Tisch was sworn in as the 48th NYPD commissioner during a ceremony at One Police Plaza in Lower Manhattan Monday morning. She is the second woman in the city's history to hold the position after Keechant Sewell.
Tisch was surrounded by her mother and two young sons, Harry, 9, and Larry, 13, while holding her grandparents' Bible during the swearing-in ceremony.
"As I was coming up in the department, there were four women who served as role models. These three-star chiefs took a sledgehammer to the glass ceiling at the New York City Police Department. I promise to do for other women in this department what you did for me," Tisch said.
The commissioner has not picked a new staff yet and is still getting settled into her 14th-floor office at police headquarters.
Former NYPD Commissioners Dermot Shea and Bill Bratton attended the ceremony in support of Tisch, saying she would be up for the job despite not wearing a police uniform.

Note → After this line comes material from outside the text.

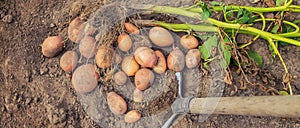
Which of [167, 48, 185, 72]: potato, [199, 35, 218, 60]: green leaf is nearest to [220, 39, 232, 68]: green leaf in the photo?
[199, 35, 218, 60]: green leaf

"I think she's going to be great for the city," Shea said. "She is going to wrap her arms around public safety and improve morale."
Bratton believes her biggest challenges will be the size of the department, which is too small despite the additional hires, politics around criminal justice reform, and regaining the public's trust.
"We've lost a lot of that over the last four or five years and I think she has the capability to regain the trust of the public," Bratton said.
Tisch spent 12 years in the department. She was with the NYPD Counterterrorism Bureau as a planning and policy director after 9/11.
Then, as the deputy commissioner for NYPD Information Technology, Tisch launched body cameras and smartphones. She also introduced a gunshot-detection system and worked with the city’s transit agency to make police radios work in the subway.
She was appointed DSNY commissioner in April 2022 and is behind the “Trash Revolution,” mandating that 70% of the city’s garbage be placed in containers to control the rat problem.
"I needed a battle-tested leader," Mayor Eric Adams said. "I need someone who is going to take the police department into the next century. I need a visionary. I need a person who can look at how we do everyday operations, and do what she has done over at the Department of Sanitation and other fields where she has provided service."
Tom Donlon, who was the interim NYPD commissioner, will stay in Adams' administration as the deputy mayor of public safety. Donlon agreed to temporarily fill in after Edward Caban stepped down amid federal investigations.